Lina Meruane: "Are we bringing children into the world to witness genocide?"

A leading feminist and pro-Palestinian activist , Chilean writer Lina Meruane stated in an interview that there is "growing alarm" over the low birth rate affecting many countries, especially Chile, and questioned the meaning of "bringing children into the world to witness genocide ."
" Motherhood is a topic that resurfaces from time to time . There are times when the demand for procreation intensifies and other times when it decreases. This is a time of upswing," said Meruane (Santiago 1970), hours before the premiere of her first play, Esa cosa animal, at the Teatro La Memoria in Santiago.
The work is based on her famous feminist essay Against Children (2014), a publishing phenomenon that questions the mandate of motherhood and the cultural discourses that promote the preeminence of the child, while warning against the return of a conservative model that, in her opinion, "aims to return women to domestic confinement."
A decade later, directed by Chilean director Rosa Monasterio and starring Lorena Carrizo, Daniela Jacques, and Daniel Parra, Meruane revisits procreation as a political and economic tool during the rise of the far right around the world. It locks three siblings in their childhood home to debate whether or not to have children.
"It's the question that always defines us as women, whether we are mothers or not," she acknowledged.

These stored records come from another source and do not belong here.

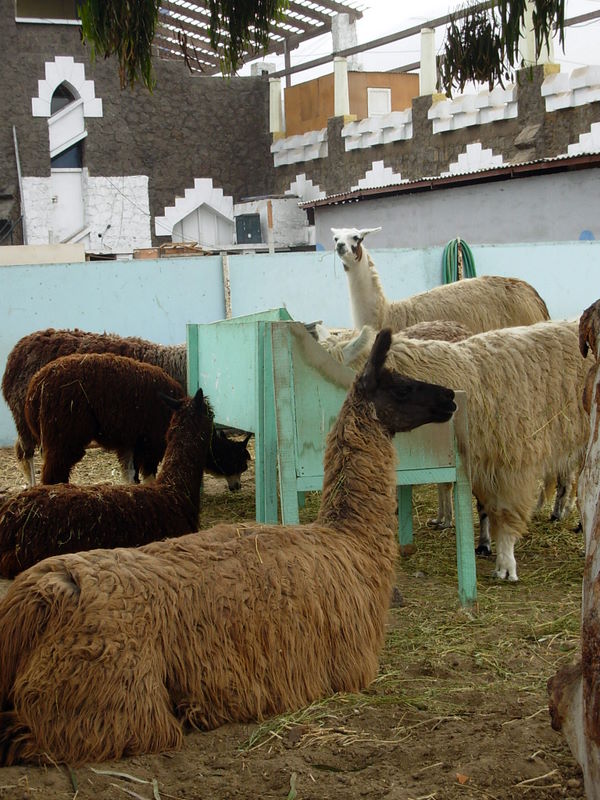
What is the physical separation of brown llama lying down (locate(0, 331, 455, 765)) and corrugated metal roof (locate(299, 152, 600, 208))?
12.1m

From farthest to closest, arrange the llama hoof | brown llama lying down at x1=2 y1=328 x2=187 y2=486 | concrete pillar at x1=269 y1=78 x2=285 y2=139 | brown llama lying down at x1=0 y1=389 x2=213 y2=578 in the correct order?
concrete pillar at x1=269 y1=78 x2=285 y2=139 < brown llama lying down at x1=2 y1=328 x2=187 y2=486 < brown llama lying down at x1=0 y1=389 x2=213 y2=578 < the llama hoof

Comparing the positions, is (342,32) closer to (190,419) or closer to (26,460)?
(26,460)

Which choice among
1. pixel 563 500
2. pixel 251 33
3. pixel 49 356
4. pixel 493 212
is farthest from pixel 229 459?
pixel 493 212

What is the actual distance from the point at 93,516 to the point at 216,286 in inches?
283

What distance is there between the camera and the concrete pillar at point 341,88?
25.8 m

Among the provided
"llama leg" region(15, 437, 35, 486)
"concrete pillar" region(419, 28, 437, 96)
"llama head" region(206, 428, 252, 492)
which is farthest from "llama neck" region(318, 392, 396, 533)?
"concrete pillar" region(419, 28, 437, 96)

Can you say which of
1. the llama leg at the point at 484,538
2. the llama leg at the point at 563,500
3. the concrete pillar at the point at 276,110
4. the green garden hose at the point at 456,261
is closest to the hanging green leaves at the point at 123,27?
the llama leg at the point at 484,538

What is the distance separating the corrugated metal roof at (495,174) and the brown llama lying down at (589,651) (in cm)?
1296

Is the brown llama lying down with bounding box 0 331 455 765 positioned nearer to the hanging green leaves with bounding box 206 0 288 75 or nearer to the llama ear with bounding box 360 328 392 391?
the llama ear with bounding box 360 328 392 391

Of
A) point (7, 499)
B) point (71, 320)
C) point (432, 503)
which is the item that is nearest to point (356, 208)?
point (71, 320)

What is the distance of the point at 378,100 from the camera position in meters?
27.7

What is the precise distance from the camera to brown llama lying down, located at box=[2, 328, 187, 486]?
8008 mm

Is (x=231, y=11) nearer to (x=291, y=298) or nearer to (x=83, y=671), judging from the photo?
(x=83, y=671)

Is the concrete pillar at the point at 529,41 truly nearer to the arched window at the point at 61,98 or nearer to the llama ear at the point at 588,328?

Chilean writer Lina Meruane speaks during an interview with EFE in Santiago, Chile. EFE/Elvis González
After its first premiere in Barcelona last year, the play is coming to Chile for the first time at a time when the country has the lowest fertility rate in the region and one of the lowest in the world (1.16 children per woman).
The demographic crisis has entered the Chilean political debate, and even President Gabriel Boric, who recently became a father, "appears holding his baby," trying to encourage young people to have children, "but in a much kinder, more affectionate way, and with men as protagonists, or at least as participants," Meruane said.
In the United States, she noted, "the Donald Trump administration is also making huge efforts to increase the desire for reproduction," but with a conservative and pro-natalist approach , "organizing large conferences with women to encourage them to have children."
"I think that since they're getting rid of migrants, they need to increase their population to meet the demand for labor," added Meruane, one of the most recognized voices in current Latin American literature and winner of the José Donoso Ibero-American Prize for Literature in 2023.
Chilean writer Lina Meruane speaks during an interview with EFE in Santiago, Chile. EFE/Elvis González
For the writer of Palestinian descent, the underlying problem is that "no one" dares to speak clearly about the causes behind the lack of desire to have children , among which she highlights "precarious work," "job discrimination," "the planetary crisis," and, now, "extermination, war, and genocide."
"Are we bringing children into the world to witness genocide? That's a really important question," said the essayist, who is also a professor of creative writing, literature, and Hispanic American culture at New York University.
"It's an open genocide, visible and boasted about online, and unpunished, but it has a very long history," added Meruane, whose non-fiction work, " Palestine in Pieces ," was published two years before the Hamas attacks and the indiscriminate Israeli offensive in Gaza, which has already left more than 60,000 dead, almost half of them women and children.
The writer, who is part of the large Palestinian community living in Chile, the largest outside the Arab world, said she agrees with the thesis of the United Nations Special Rapporteur on the Palestinian Territories, Francesca Albanese, and that, in her opinion, "the genocide is not over because there are economic interests involved: Money rules ," she added.
The war in Gaza and the global geopolitical context, he concluded, demonstrate that " there are still powers that are much more permissive in attacking their citizens , their migrants, and in breaking the law."